Work required => Continue the data appendix on scraping song lyrics for Billboard chart songs, starting right after the line that defines failureStr.

## Begin Extract provided

# Data Appendix

In [2]:
import pandas as pd

#### Import Billboard CSV
And then convert the WeekID column to be of the datetime type.

In [3]:
charts = pd.read_csv("Hot Stuff.csv")
charts.WeekID = pd.to_datetime(charts.WeekID, errors='ignore', infer_datetime_format=True)

#### Make New Dataframe Songs
This dataframe has no duplicate songs like the original, it just uses the last week the song was on the chart.

In [4]:
songs = charts
songs = songs.sort_values('Peak Position', ascending=True).sort_values('Weeks on Chart', ascending=False).drop_duplicates(['SongID'])
songs.shape

(29389, 10)

#### Dropping 3 Columns
The url, Instance, and Previous Week Position columns were deemed not useful for the upcoming webscraping. Since I knew it was going to be data intensive, I wanted to reduce the size of the dataframe in any way that I could.

In [5]:
songs = songs.drop(['url', 'Instance', 'Previous Week Position'], axis=1)
songs.shape


(29389, 7)

#### A String Building Function
This function converts the data in the songs dataframe into a url of the format for songlyrics.com. Songlyrics.com redirects close searches to the proper page, but I still tried to get it as close to their usual routing format as possible.

In [6]:
## Function that builds URLs for songlyrics.com
def urlBuild(song, artist):
    url = "http://www.songlyrics.com/"
    aChunks = artist.replace(' ', '-')
    sChunks = song.split(' ')
    # for ch in aChunks:
        # url = url + ch
        # url = url + '-'
    url = url + aChunks
    url = url + '/'
    for ch in sChunks:
        url = url + ch
        url = url + '-'
    url = url + 'lyrics'
    return url

In [7]:
# Test of urlBuild function
urlBuild("Big Shot", "Kendrick Lamar & Travis Scott")

'http://www.songlyrics.com/Kendrick-Lamar-&-Travis-Scott/Big-Shot-lyrics'

#### The Web Scraping Function
The webGrab function uses BeautifulSoup to get the html from the url built in the last step. Then webGrab finds the proper housing of the lyrics, cleans the text a bit, then returns the final lyrics. webGrab can also return "error, no lyrics found" when any error occurs.

In [8]:
# Web Scraping function to get and clean lyrics
from bs4 import BeautifulSoup
import requests

failureStr = "error, no lyrics found"

## End Extract provided
## Begin Extracted entries

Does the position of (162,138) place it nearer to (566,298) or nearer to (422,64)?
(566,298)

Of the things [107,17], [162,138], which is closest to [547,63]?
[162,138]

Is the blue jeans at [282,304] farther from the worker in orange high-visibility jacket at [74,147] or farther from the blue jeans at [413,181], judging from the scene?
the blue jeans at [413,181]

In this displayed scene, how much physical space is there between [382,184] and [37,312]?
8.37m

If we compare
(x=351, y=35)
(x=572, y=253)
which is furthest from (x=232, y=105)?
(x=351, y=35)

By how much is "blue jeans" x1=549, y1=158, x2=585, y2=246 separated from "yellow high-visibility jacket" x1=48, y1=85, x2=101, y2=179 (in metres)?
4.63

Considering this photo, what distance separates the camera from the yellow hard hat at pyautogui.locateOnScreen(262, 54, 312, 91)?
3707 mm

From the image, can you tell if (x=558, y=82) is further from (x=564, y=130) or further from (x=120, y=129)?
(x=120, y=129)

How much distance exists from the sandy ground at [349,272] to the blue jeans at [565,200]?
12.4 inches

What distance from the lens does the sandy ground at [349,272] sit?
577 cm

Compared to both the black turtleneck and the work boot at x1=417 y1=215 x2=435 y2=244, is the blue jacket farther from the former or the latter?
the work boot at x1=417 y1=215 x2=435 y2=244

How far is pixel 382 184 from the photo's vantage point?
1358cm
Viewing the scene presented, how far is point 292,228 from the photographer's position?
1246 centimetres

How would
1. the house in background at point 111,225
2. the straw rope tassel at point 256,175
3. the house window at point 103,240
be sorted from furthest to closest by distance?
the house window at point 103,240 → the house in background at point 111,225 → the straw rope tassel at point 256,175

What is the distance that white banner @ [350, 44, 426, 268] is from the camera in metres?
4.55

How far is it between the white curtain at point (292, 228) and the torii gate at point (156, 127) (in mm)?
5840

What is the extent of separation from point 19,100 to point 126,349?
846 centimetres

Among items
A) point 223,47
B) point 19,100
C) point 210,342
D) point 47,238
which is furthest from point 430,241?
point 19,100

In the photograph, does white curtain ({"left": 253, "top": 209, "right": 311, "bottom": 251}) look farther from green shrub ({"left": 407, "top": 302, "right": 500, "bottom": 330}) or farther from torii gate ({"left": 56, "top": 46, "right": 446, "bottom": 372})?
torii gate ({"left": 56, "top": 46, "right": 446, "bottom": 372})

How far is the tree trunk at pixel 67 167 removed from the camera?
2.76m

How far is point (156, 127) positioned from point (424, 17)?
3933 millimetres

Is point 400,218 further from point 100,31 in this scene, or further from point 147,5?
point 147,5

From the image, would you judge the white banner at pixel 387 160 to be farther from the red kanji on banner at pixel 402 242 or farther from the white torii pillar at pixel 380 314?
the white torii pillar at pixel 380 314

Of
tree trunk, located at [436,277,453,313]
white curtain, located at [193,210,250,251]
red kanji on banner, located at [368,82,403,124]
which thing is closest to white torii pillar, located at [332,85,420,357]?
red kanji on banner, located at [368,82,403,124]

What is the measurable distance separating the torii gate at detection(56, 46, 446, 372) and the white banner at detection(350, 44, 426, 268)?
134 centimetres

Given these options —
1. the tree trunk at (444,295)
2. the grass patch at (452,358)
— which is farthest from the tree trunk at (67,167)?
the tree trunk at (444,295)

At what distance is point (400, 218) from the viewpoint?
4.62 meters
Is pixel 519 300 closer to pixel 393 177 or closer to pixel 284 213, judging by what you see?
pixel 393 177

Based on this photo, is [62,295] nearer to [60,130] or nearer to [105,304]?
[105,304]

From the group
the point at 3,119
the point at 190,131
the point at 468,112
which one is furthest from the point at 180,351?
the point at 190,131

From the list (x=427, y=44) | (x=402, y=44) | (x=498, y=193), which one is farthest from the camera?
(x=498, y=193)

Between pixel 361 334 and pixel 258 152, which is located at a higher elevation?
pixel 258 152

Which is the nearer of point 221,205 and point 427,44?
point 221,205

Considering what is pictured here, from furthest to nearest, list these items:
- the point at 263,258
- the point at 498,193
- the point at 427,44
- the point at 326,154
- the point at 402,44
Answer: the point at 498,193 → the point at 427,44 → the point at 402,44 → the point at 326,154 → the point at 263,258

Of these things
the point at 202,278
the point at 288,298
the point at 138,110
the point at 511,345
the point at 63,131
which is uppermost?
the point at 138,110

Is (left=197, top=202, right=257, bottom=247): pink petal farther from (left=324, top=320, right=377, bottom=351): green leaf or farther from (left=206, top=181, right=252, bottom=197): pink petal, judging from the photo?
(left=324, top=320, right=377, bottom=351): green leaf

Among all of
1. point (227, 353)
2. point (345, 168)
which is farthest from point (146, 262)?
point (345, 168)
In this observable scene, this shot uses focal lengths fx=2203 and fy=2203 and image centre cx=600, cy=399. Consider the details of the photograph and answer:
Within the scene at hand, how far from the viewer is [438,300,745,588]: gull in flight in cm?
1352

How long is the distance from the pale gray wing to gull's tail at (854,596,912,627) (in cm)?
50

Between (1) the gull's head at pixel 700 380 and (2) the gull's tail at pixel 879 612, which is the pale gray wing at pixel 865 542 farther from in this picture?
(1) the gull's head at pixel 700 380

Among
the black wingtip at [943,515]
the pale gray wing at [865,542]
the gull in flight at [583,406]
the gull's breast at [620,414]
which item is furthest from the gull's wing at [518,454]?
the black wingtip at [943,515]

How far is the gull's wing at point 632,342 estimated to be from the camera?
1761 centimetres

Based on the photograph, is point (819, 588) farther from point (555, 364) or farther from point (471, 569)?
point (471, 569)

## End Extracted entries

Result of the task =>
def webGrab(url):
    html = requests.get(url, allow_redirects=True).text
    soup = BeautifulSoup(html, 'html5lib')
    try:
        lyrics = soup.find(id="songLyricsDiv").text
    except:
        return failureStr
    lyrics = lyrics.replace('\n', ' ')
    lyrics = lyrics.replace(',', '')
    lyrics = lyrics.replace('-', ' ')
    lyrics = lyrics.replace('!', '')
    lyrics = lyrics.replace('(', '')
    lyrics = lyrics.replace(')', '')
    lyrics = lyrics.replace('?', '')
    lyrics = lyrics.replace('/>', '')
    lyrics = lyrics.replace('<br', ' ')
    lyrics = lyrics.lower()
    return lyrics

#### Build the URLs and Prepare for Scraping
This quick step just made two new columns for the link to the lyrics and to store the lyrics returned by webGrab. The for loop here uses the urlBuild function from above to build all the strings that the webscraping will search.

In [9]:
## BUILD URLS

songs['lyricLink'] = ""
songs['lyrics'] = ""

for index, row in songs.iterrows():
    songs.loc[index, 'lyricLink'] = urlBuild(row.Song, row.Performer)


In [10]:
songs.head()

Unnamed: 0,WeekID,Week Position,Song,Performer,SongID,Peak Position,Weeks on Chart,lyricLink,lyrics
302681,2014-05-10,49,Radioactive,Imagine Dragons,RadioactiveImagine Dragons,3,87,http://www.songlyrics.com/Imagine-Dragons/Radi...,
302673,2014-03-22,45,Sail,AWOLNATION,SailAWOLNATION,17,79,http://www.songlyrics.com/AWOLNATION/Sail-lyrics,
302665,2021-05-29,23,Blinding Lights,The Weeknd,Blinding LightsThe Weeknd,3,76,http://www.songlyrics.com/The-Weeknd/Blinding-...,
278572,2009-10-10,48,I'm Yours,Jason Mraz,I'm YoursJason Mraz,6,76,http://www.songlyrics.com/Jason-Mraz/I'm-Yours...,
278565,1998-10-10,45,How Do I Live,LeAnn Rimes,How Do I LiveLeAnn Rimes,2,69,http://www.songlyrics.com/LeAnn-Rimes/How-Do-I...,


#### Web Scraping Operation
This is the code chunk that takes a long time (so I did not run it to make this appendix).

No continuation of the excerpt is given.